• TEXT UNDER STUDY:

ILC: Telling Stories through Movies and Media

This Intermediate Learning Community pairs hands-on multimedia shooting and production with film analysis and criticism. Students will watch and analyze films, discuss how film and media represent social issues, and learn to create and produce their own short video pieces. In the "film studies" half of the LC, students will study the technical language of film, its various genres, and the ways film relates to broader cultural and political contexts. In the "media production" half of the LC, students will learn how to guide a nonfictional story from project planning, to capturing audio, video and photography, to editing that content into short multimedia pieces, and finally to promoting those pieces online. Each student will create a WordPress website that will serve as the platform for critical analysis and productions for both classes.

EN 230 (W) (F) Introduction to Film, Professor Thomas, Tuesday and Thursday  2:40-4:10 p.m.

AR 240 (TC) Multimedia Production and Storytelling, Professor Mulé, Wednesday 6:00-9:00 p.m.

 

Special Topics: Master Class in Documentary Film Making

This course provides an opportunity for each student to begin work on a documentary, shoot and edit a short sample reel, and complete a written proposal for pitching his or her film to potential backers or exhibitors.  In developing these materials, focus will be on identifying approach, characters, story, and potential audience.  The course will provide basic instruction in camera, sound and editing, as well as an overview of the range of current approaches to documentary, including screenings and discussions of excerpts from landmark and recent films.

AR 291 - 02 Special Topics: Documentary Film Making, Professor Miller, Tuesday 6:00-9:00 p.m.

 

History of American Film

A subjective history of American film. This course examines landmark films, their directors, stars, writers, and producers. Each class will involve the screening of at least one film, plus lecture and a discussion. The work of such film directors as John Ford, Charlie Chaplin, Steven Spielberg, Sam Peckinpah, and Stanley Kubrick will be viewed and analyzed. Noteworthy film stars will be discussed and studied. The overall objective is to develop a grasp of the history of American cinema and the impact of great films on the 20th century. Lab fee of $25.

TH 218 History of American Film, Professor Sweet, Friday 3:00-6:00 p.m.

• TASK: Could you pull out the film course descriptions above in full, word for word and unchanged?

• PROVIDED DATA:
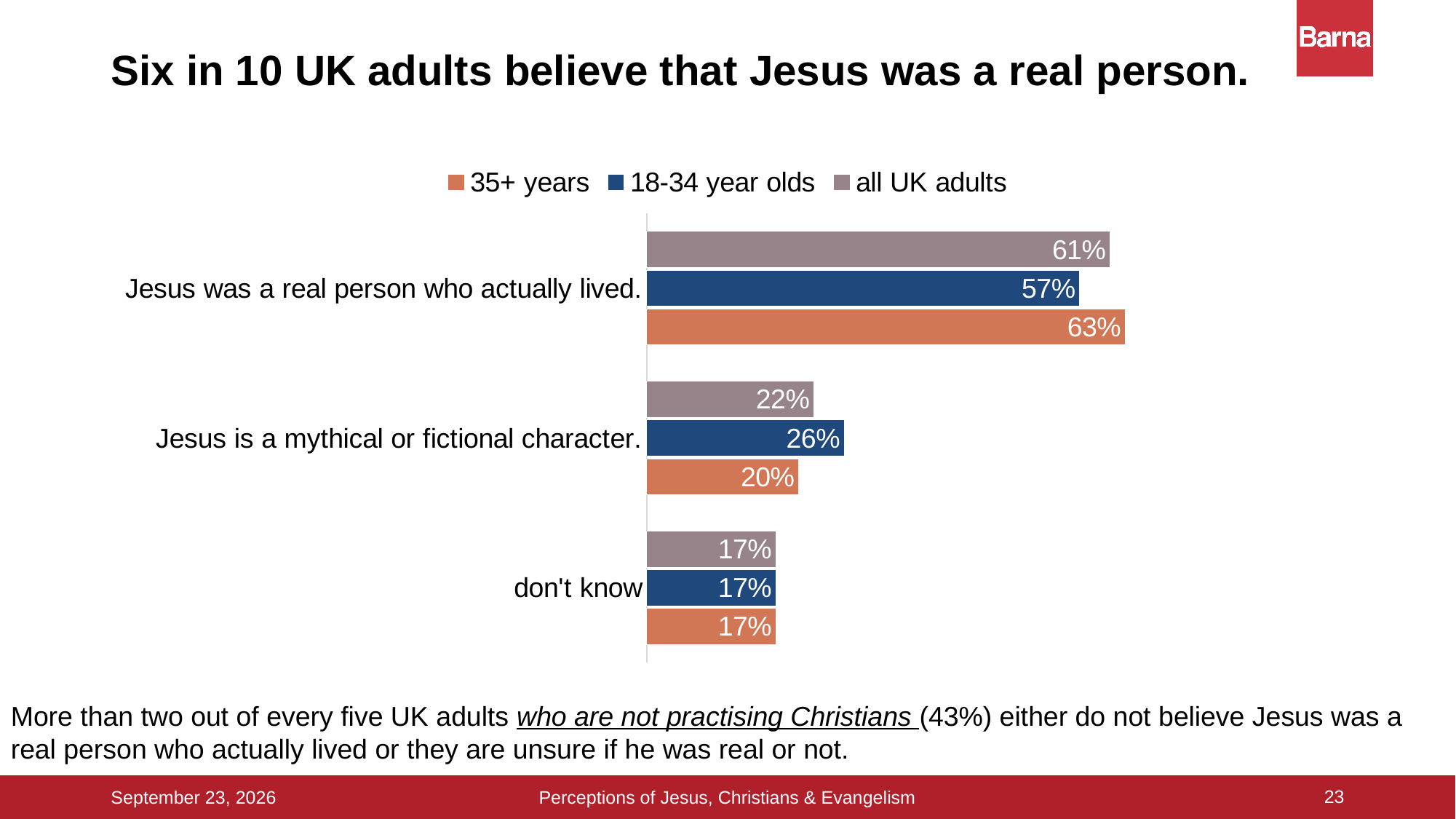
Which is larger for 'Jesus is a mythical or fictional character': 18-34 year olds or all UK adults? 18-34 year olds What percentage of 18-34 year olds say Jesus is a mythical or fictional character? 26% Which age group has the lowest value for 'Jesus is a mythical or fictional character'? 35+ years What percentage of all UK adults say Jesus was a real person who actually lived? 61% What kind of chart is shown on the slide? Bar chart What percentage of 35+ years respondents say Jesus was a real person who actually lived? 63% Which age group has the highest value for 'Jesus was a real person who actually lived'? 35+ years What is the difference between the 18-34 year olds and all UK adults values for 'Jesus is a mythical or fictional character'? 4 percentage points How many response categories are shown on the chart? 3 How many series does the legend list? 3 What percentage of 35+ years respondents answered 'don't know'? 17% What is the difference between the 35+ years and 18-34 year olds values for 'Jesus was a real person who actually lived'? 6 percentage points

• OUTPUT OF THE EXERCISE:
ILC: Telling Stories through Movies and Media

This Intermediate Learning Community pairs hands-on multimedia shooting and production with film analysis and criticism. Students will watch and analyze films, discuss how film and media represent social issues, and learn to create and produce their own short video pieces. In the "film studies" half of the LC, students will study the technical language of film, its various genres, and the ways film relates to broader cultural and political contexts. In the "media production" half of the LC, students will learn how to guide a nonfictional story from project planning, to capturing audio, video and photography, to editing that content into short multimedia pieces, and finally to promoting those pieces online. Each student will create a WordPress website that will serve as the platform for critical analysis and productions for both classes.

EN 230 (W) (F) Introduction to Film, Professor Thomas, Tuesday and Thursday  2:40-4:10 p.m.

AR 240 (TC) Multimedia Production and Storytelling, Professor Mulé, Wednesday 6:00-9:00 p.m.

 

Special Topics: Master Class in Documentary Film Making

This course provides an opportunity for each student to begin work on a documentary, shoot and edit a short sample reel, and complete a written proposal for pitching his or her film to potential backers or exhibitors.  In developing these materials, focus will be on identifying approach, characters, story, and potential audience.  The course will provide basic instruction in camera, sound and editing, as well as an overview of the range of current approaches to documentary, including screenings and discussions of excerpts from landmark and recent films.

AR 291 - 02 Special Topics: Documentary Film Making, Professor Miller, Tuesday 6:00-9:00 p.m.

 

History of American Film

A subjective history of American film. This course examines landmark films, their directors, stars, writers, and producers. Each class will involve the screening of at least one film, plus lecture and a discussion. The work of such film directors as John Ford, Charlie Chaplin, Steven Spielberg, Sam Peckinpah, and Stanley Kubrick will be viewed and analyzed. Noteworthy film stars will be discussed and studied. The overall objective is to develop a grasp of the history of American cinema and the impact of great films on the 20th century. Lab fee of $25.

TH 218 History of American Film, Professor Sweet, Friday 3:00-6:00 p.m.